経団連の米倉弘昌会長とソフトバンクの孫正義社長が原発の再稼働をめぐり、バトルを繰り広げている。発端は2011年11月15日に東京・大手町で開かれた経団連の理事会だ。
理事を務める孫社長が「1日も早く原発を再稼働させることが日本国民にとって、経済界にとって最優先であるかのごとき論調には異議がある」などと米倉会長を批判。米倉会長は21日の会見で、孫社長の発言について「本当に理解に苦しむような理屈だった。誰からも賛同を得られなかった」などと一蹴した。しかし、経団連の会員企業の中には孫社長を支持する声も一部にあり、今後も議論を呼びそうだ。
経団連の総意ではない、と主張
経団連の理事会は毎月定例で、経団連が年間100本ほど提出する政策提言や会員の入退会などを承認する。会員企業約1600社のうち、約500 社が理事を務めている。いつもの理事会の議事進行はシャンシャンだが、この日は熱を帯びた。
議題となったのは、経団連の「エネルギー政策に関する第2次提言」だった。この提言は「政府は原子力が今後とも一定の役割を果たせるよう、国民の信頼回復に全力を尽くさねばならない」「安全性の確認された原発の再稼働が極めて重要」などと明記。再生可能エネルギーについては「風力や太陽 光はコストが高く、出力も不安定なことから、短・中期的にベース電源等の役割は期待できない」と否定的なトーンで書かれていた。
理事会で孫社長は「この提言が経団連の総意であるかのごとく提言されるのは断固反対だ」と主張。「歴代の経団連の会長、副会長の多くは納入事業者として原発に関わってこられた。国民に甚大な迷惑をかけたということで、経団連としてあることは、まず最初にわびることだ」と力を込めた。

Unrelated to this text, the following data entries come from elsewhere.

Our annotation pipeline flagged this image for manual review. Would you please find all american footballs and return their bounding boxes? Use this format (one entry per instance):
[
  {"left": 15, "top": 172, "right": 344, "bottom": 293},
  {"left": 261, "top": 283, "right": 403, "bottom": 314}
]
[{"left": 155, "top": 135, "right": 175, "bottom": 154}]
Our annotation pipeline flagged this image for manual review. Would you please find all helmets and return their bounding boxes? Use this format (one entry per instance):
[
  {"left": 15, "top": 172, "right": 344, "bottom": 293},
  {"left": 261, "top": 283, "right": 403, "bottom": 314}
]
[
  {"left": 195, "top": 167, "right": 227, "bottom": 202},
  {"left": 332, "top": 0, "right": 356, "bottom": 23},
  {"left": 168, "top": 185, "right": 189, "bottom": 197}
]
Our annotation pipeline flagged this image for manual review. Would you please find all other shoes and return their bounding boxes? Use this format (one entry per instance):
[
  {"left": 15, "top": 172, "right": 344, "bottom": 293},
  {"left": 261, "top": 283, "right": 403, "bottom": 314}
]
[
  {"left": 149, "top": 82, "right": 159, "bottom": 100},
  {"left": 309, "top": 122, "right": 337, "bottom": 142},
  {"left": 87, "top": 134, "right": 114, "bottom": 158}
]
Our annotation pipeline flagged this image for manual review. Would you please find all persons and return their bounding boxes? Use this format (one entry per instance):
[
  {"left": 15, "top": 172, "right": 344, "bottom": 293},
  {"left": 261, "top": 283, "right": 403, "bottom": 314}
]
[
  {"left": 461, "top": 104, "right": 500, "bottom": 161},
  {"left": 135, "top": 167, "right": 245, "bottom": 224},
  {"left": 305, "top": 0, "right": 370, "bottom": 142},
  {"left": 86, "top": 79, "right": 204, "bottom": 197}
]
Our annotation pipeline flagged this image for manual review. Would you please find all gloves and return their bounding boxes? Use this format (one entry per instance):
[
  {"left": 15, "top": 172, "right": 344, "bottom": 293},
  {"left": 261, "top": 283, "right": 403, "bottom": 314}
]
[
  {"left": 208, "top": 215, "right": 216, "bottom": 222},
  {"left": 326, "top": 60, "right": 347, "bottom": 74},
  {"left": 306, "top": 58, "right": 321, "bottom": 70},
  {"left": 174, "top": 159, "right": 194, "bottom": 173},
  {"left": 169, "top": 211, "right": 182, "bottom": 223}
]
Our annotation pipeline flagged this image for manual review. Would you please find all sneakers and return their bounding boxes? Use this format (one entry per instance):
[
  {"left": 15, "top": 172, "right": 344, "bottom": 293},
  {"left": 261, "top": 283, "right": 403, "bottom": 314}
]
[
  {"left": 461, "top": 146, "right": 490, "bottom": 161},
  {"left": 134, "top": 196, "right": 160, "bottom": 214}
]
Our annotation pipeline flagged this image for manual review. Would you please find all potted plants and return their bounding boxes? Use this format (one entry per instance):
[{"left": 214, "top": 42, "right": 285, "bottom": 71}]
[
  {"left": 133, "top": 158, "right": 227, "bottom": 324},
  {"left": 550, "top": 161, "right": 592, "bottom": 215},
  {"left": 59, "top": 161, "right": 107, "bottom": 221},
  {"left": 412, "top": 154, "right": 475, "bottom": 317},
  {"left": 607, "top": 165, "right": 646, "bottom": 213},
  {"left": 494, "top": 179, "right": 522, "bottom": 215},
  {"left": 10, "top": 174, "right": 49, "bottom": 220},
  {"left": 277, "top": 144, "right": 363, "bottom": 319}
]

孫社長は「原発再稼働よりも優先すべき課題がある」などとする意見書を米倉会長に提出し、「安全対策の議論もしていない。十分に議論を尽くして ほしい」と迫った。しかし、米倉会長は「ご意見をいただきましたが、この場で議論をするつもりはありません」と一蹴。食い下がる孫社長の発言を何度も遮りながら、「いたずらに原子力は今の段階でダメであるということは言ってはならないことだ。もっともっと我々の技術で、世界の原子力の安全 性の確保に貢献するような形で、これからも努力していきたいと考えている」と、持論である原発推進論を唱えた。